In the Sufi tradition they have a ritual called zikr, which is often translated as remembrance of god.  Generally, they take time to remember the true self, the unscarred self, the natural self who comes from a place of one with god.  It is intended for the practitioner to recall that quality and re-member.  To put the pieces back together in their original state.  It is out of this remembrance that the individual aligns himself with love and all of the qualities usually attributed to god.

At times the challenge of the Boomer is remembrance of by gone times and not nostalgia (the syrupy, mushy, powerless memory of a time when life was 'better').  The memory may be a time of romance, youth, place, but it doesn't empower when one dwells in nostalgia.  It is looking back with regret and missing.  Excess nostalgia may lead to depression with its litany of complaints about the world and one's self.  'Back in those days people cared about each other, back in those days I was young with a world of possibility.'  Nostalgia closes the door on life as it is now and lands one in the rocking chair telling tales of back in the day.

How does one practice remembrance, a positive re-membering of parts of oneself that have been lost in the fog of a long ago time?  When memories emerge in thought it is not skillful to push it away like a plate of tempting chocolate cake but to invite it in.  Welcome the recollection and become friends with it, allow the old story to be a teacher about who you were, what were your ideals back in then, what were your dreams, what activated passion, or who were the type of people you gravitated towards.   Your youthful self can speak to you with a deep wisdom of being and from that renewed life and direction.
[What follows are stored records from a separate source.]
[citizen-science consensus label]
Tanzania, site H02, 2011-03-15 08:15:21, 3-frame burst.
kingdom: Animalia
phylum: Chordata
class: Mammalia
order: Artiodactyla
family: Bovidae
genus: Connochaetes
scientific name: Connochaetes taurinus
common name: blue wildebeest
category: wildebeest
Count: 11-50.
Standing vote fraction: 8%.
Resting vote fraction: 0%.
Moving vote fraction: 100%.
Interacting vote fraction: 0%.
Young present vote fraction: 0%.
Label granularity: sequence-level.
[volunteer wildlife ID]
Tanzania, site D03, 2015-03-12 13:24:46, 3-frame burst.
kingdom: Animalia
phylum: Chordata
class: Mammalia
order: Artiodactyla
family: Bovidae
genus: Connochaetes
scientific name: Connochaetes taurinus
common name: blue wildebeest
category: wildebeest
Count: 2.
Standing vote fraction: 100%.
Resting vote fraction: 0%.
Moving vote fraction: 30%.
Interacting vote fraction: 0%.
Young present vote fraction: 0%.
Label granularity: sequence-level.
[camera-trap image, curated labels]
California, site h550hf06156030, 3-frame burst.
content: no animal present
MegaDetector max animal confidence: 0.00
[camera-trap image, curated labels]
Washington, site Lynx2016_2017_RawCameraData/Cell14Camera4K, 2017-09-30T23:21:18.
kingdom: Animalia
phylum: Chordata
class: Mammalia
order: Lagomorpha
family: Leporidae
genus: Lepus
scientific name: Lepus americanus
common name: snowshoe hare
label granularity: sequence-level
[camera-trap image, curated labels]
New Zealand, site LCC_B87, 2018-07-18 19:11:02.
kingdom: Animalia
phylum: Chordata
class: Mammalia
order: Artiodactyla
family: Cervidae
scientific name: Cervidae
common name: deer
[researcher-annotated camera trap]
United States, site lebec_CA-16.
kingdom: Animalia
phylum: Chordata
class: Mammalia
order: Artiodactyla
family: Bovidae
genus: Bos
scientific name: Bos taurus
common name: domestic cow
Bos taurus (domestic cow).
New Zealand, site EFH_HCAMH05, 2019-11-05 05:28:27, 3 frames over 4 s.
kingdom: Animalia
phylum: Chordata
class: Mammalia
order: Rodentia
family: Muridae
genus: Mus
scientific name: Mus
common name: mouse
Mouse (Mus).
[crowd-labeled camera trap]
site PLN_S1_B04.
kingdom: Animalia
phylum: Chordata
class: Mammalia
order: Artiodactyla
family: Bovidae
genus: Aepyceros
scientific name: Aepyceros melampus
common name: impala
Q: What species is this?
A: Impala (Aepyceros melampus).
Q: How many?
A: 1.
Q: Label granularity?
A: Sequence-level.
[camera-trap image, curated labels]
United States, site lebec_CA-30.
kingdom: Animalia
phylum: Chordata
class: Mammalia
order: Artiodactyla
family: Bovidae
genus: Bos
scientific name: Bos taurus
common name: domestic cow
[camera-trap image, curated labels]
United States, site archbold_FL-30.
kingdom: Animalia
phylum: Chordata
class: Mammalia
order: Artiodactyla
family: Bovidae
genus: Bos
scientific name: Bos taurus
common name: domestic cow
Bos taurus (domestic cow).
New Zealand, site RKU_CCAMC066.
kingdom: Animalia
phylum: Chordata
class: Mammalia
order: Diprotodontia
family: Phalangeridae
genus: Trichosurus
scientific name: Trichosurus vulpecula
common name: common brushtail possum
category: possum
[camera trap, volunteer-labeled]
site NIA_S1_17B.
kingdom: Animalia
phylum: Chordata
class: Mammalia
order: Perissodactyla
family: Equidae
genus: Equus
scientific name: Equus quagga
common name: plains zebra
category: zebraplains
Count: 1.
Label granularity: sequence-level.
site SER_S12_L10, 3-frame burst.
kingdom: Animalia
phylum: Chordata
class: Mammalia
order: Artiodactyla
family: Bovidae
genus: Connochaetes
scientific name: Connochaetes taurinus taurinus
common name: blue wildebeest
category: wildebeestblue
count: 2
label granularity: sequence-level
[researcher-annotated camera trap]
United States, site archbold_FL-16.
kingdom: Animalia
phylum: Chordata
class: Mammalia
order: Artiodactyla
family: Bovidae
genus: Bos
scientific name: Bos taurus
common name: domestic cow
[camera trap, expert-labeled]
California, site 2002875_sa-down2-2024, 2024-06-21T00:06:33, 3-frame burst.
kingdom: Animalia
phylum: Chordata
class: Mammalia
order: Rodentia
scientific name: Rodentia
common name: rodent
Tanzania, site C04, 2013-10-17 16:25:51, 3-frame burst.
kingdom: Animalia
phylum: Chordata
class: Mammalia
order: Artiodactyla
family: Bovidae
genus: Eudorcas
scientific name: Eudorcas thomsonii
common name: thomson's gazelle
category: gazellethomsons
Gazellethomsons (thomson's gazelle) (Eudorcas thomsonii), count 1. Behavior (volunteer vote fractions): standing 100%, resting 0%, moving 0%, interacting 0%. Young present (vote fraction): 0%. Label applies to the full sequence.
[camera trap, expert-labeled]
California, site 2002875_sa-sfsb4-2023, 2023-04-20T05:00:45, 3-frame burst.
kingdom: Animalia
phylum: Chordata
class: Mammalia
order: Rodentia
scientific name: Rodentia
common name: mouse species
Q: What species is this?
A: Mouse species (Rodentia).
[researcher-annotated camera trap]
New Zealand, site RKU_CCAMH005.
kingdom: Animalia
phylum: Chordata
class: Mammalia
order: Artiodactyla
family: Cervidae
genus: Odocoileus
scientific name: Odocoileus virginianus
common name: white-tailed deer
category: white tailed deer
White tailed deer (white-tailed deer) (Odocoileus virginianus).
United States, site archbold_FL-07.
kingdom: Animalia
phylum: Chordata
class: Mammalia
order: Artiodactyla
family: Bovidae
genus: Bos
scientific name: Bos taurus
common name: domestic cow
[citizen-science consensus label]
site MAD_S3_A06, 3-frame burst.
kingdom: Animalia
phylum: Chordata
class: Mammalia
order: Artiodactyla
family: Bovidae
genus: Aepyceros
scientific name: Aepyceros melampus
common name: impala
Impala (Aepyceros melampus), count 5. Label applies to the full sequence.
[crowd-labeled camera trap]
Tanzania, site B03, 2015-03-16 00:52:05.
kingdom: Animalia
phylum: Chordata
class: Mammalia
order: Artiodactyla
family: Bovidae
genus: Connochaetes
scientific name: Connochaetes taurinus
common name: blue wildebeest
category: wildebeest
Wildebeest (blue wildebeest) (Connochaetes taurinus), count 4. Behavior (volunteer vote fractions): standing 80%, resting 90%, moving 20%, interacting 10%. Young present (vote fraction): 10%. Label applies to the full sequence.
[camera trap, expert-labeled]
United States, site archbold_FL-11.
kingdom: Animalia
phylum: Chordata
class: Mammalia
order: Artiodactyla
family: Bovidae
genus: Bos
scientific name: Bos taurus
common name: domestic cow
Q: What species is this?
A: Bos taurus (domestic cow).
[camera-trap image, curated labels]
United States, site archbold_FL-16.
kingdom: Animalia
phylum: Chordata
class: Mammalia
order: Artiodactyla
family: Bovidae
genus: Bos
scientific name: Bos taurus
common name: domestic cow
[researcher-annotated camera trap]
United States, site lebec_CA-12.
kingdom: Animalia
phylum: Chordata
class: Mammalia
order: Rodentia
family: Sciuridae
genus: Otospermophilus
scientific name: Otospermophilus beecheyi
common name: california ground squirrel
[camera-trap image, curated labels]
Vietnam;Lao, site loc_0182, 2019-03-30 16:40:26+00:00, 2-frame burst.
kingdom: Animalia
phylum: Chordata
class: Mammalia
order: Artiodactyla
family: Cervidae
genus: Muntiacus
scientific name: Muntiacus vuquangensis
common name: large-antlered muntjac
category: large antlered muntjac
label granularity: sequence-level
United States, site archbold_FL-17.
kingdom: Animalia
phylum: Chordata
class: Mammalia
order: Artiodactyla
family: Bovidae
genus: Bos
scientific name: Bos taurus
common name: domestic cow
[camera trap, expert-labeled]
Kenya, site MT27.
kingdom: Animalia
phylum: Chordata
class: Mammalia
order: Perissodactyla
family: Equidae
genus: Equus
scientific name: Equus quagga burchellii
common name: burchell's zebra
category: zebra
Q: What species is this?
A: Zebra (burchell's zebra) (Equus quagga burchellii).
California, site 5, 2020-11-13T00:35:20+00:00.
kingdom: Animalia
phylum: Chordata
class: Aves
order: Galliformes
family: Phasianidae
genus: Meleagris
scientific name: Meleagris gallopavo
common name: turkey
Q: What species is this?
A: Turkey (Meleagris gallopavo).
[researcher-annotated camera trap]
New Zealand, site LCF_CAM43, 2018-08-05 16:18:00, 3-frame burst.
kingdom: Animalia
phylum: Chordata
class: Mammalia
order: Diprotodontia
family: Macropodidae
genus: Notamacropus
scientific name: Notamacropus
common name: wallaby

Remembrance for the Boomeranger may have three steps:  1)  Openness to cues and clues in your present life that refer to the youthful (often idealistic) self, 2)  Follow that clue and see what qualities of life are prominent, 3)  Brainstorm or journal on how that be expressed in your life now.   For myself, I notice the thread of a clue in my emotionality to something.  It may be a welling up of tears or perhaps a heightened curiosity or even a dream.  I am learning to trust these cues and act from that.  That means to follow up like a detective trying to crack a case.  Research on the internet, talk about it with friends, free associate on connections, or even visit a relevant location.  Trusting the journey is to trust your life.   That journey of remembrance or putting back together the lost or forgotten parts of yourself into a new vision, an image grounded on your unchanging self.  The effort required is a path for satisfying your core needs of autonomy, belonging, and competence.  When you are on mission, you will find others that align with core values, and then you can pursue growth in that direction.   Taking that trip may be the new adventure that makes the 'golden' years the most rewarding of your life.  And no drugs are needed.